Ceny aluminium na londyńskiej giełdzie wspięły się na najwyższy poziom od dekady. Przez ostatnie miesiące rynkiem rządził strach przed pojawieniem się niedoborów białego metalu, który jeszcze nasilił się po informacjach o wojskowym puczu w Gwinei.


Przeczytaj także
W niedzielę grupa żołnierzy pod wodzą dowódcy wojsk specjalnych pułkownika Mamady Doumbouya ogłosiła, że odsunęła od władzy prezydenta Alpha Condé i przejęła władzę w Gwinei – podały agencje informacyjne. Gwinea jest drugim (po Australii) największym producentem rudy boksytu – surowca, z którego wytapia się aluminium. Właścicielami gwinejskich kopalni są Aluminum Corp. of China oraz rosyjski Rusal. Na razie nie ma informacji o przerwach w dostawach z tego afrykańskiego kraju.
Mimo to, na giełdzie w Londynie cena aluminium wzrosła o ok. 1%, osiągając poziom 2 758,50 USD za tonę. Tak wysokich cen nie widziano od wiosny 2011 roku. Od covidowego dołka z kwietnia 2020 notowania białego metalu wzrosły już o blisko 90%.
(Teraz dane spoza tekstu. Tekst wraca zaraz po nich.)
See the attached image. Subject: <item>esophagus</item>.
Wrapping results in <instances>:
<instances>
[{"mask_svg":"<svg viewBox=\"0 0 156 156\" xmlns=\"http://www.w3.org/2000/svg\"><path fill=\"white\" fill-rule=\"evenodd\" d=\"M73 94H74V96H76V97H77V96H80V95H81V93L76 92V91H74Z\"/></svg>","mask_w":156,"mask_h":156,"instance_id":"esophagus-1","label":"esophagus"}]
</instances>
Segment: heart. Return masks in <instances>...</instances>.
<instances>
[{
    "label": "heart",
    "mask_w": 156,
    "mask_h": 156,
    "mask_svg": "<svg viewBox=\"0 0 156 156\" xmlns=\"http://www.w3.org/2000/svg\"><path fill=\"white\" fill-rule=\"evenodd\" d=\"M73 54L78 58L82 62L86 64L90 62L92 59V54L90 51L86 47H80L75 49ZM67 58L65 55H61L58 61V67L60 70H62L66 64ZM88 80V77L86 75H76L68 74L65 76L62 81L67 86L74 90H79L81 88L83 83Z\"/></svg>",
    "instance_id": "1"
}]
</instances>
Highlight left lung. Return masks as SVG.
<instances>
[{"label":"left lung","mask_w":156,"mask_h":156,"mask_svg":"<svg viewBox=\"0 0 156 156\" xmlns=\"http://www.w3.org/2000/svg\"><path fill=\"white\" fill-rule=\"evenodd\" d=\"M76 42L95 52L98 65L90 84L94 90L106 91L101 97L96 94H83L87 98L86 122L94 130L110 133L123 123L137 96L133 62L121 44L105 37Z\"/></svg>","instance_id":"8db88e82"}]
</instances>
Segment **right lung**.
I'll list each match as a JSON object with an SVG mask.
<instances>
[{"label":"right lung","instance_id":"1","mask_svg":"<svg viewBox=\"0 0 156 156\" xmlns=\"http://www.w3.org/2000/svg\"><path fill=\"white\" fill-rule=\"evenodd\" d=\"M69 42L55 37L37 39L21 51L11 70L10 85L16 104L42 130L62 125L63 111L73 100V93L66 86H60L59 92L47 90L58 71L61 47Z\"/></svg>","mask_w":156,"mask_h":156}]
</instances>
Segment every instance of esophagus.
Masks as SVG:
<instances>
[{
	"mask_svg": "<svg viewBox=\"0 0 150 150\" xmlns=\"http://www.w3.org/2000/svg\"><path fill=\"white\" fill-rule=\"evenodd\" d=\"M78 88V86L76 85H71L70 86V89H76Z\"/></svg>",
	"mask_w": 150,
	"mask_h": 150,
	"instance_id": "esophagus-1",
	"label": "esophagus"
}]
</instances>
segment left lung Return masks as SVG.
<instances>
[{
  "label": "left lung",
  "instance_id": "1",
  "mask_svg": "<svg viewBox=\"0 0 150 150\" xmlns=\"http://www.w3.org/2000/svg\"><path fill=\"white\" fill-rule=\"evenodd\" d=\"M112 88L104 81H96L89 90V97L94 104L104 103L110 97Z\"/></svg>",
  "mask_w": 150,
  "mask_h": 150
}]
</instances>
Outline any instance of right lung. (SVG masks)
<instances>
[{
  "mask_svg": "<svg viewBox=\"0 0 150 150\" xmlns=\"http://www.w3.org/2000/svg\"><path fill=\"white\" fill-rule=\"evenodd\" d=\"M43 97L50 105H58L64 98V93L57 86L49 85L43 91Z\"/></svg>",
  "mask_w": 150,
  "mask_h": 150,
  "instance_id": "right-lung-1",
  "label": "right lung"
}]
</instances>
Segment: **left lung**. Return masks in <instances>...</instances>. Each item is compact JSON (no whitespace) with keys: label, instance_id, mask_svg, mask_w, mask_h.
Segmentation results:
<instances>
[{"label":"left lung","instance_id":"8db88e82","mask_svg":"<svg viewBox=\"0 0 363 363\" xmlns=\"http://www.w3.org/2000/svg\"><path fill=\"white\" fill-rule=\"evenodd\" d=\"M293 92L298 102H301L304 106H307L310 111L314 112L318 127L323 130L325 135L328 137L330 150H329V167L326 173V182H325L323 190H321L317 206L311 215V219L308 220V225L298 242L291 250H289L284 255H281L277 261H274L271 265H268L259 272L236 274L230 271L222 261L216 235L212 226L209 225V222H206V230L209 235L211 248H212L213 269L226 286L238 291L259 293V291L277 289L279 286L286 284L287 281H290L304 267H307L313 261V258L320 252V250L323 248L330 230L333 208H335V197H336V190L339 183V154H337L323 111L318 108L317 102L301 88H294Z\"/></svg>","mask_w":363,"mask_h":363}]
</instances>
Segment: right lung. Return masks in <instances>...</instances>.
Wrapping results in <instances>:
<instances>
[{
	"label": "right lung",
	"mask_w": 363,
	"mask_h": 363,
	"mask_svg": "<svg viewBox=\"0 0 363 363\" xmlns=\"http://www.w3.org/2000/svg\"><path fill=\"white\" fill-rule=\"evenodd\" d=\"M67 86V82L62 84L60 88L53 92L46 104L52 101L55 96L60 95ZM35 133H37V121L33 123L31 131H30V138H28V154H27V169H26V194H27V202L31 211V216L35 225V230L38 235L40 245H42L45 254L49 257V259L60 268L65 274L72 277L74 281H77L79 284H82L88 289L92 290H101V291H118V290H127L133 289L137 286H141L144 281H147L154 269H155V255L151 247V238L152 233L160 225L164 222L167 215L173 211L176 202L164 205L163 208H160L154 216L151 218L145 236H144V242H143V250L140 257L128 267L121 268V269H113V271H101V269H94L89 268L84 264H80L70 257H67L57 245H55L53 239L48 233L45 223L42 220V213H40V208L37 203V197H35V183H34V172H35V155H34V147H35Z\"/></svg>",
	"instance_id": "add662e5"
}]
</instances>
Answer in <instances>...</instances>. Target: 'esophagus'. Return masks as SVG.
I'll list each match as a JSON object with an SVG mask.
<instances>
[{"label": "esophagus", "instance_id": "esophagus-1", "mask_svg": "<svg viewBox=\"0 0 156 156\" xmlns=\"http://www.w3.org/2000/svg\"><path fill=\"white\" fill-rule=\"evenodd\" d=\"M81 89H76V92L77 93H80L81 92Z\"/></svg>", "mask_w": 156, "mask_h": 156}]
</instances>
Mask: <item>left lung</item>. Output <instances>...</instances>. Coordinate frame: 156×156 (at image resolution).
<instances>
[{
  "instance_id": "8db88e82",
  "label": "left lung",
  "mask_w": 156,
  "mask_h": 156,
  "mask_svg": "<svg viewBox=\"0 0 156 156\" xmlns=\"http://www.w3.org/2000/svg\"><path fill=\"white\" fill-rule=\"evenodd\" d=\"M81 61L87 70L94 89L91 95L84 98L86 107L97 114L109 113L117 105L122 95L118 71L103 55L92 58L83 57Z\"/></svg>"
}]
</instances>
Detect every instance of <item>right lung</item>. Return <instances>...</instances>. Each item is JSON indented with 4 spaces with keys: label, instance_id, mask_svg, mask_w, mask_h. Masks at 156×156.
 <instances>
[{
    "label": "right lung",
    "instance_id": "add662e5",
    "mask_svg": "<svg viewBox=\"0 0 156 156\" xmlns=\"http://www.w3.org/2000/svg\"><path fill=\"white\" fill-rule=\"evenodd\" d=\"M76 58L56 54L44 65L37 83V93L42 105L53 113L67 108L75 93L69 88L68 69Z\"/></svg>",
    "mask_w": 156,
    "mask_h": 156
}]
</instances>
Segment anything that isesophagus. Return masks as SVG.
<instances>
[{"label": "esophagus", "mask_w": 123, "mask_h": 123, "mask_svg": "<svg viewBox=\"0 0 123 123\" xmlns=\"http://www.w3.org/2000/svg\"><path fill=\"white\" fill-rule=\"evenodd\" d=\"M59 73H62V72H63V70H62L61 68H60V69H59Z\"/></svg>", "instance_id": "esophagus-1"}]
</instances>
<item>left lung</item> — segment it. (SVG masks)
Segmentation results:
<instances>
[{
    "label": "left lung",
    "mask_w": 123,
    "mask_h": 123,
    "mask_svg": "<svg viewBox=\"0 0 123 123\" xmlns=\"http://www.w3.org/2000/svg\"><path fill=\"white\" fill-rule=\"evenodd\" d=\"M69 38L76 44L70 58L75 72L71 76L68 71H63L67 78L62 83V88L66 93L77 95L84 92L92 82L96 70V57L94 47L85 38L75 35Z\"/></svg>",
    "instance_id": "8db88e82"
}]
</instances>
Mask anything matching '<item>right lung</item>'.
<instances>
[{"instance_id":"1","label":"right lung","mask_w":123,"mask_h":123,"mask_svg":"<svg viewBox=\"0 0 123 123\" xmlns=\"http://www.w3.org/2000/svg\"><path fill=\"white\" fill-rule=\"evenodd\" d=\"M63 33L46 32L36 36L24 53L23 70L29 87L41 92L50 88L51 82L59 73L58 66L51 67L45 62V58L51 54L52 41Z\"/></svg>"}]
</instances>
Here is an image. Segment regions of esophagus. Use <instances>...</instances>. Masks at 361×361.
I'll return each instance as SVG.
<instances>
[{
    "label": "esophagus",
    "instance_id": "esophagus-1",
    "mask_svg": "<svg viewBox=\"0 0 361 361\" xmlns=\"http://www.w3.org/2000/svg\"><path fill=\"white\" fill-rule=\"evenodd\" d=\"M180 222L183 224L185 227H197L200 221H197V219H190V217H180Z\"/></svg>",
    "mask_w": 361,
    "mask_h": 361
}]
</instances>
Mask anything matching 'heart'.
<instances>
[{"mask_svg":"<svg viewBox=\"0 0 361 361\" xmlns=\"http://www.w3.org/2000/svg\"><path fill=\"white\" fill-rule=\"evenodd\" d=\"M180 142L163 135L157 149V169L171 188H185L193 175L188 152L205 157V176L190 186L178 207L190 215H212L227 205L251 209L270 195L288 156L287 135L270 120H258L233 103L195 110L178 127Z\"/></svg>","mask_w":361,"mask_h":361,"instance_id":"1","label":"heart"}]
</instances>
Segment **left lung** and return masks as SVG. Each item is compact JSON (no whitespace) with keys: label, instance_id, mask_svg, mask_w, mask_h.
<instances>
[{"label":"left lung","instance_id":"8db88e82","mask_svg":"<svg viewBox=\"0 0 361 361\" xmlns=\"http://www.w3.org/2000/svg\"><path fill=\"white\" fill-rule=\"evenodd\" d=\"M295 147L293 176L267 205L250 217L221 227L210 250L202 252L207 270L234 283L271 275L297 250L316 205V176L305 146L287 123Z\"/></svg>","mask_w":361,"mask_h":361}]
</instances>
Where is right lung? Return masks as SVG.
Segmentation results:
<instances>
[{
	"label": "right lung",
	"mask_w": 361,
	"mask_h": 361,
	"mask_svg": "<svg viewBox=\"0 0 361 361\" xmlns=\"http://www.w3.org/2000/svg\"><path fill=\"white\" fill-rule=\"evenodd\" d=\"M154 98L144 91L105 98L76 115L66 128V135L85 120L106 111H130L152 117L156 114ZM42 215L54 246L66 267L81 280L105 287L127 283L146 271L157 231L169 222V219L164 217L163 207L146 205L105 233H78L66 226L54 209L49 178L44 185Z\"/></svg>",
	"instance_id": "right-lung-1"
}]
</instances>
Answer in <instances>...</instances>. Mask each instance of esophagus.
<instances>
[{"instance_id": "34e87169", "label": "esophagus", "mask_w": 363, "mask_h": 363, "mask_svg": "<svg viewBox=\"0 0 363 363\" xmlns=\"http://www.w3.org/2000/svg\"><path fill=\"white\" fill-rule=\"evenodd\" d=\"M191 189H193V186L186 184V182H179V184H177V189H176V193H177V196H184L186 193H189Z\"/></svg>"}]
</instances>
Aluminiową hossę napędzał silny popyt na towary przemysłowe, jaki w Europie i Ameryce Północnej pojawił się za sprawą wielomiesięcznego ograniczenia działalności sektora usług. Równocześnie na chińskie huty zostały nałożone ograniczenia produkcyjne, przez co nie udało się znacząco zwiększyć dostaw tego metalu.
Przeczytaj także
- Rynek boksytu przez wiele lat funkcjonował w warunkach nadwyżek, więc jakiekolwiek zakłócenia w dostawach mogą zmienić tą dynamikę. (…) Jeśli masz sprawę z krajem, który dostarcza 20% boksytów na światowy rynek, to oczywiście będzie problem – powiedział Michael Widmer z Bank of America Merrill Lynch cytowany przez Bloomberga.
Inwestorzy mogą być więc zaniepokojeni utrzymaniem dostaw boksytów do Chin, które są z kolei największym producentem aluminium, dostarczając ok. 60% światowej produkcji. Gwinea pokrywa ponad połowę chińskiego importu boksytów.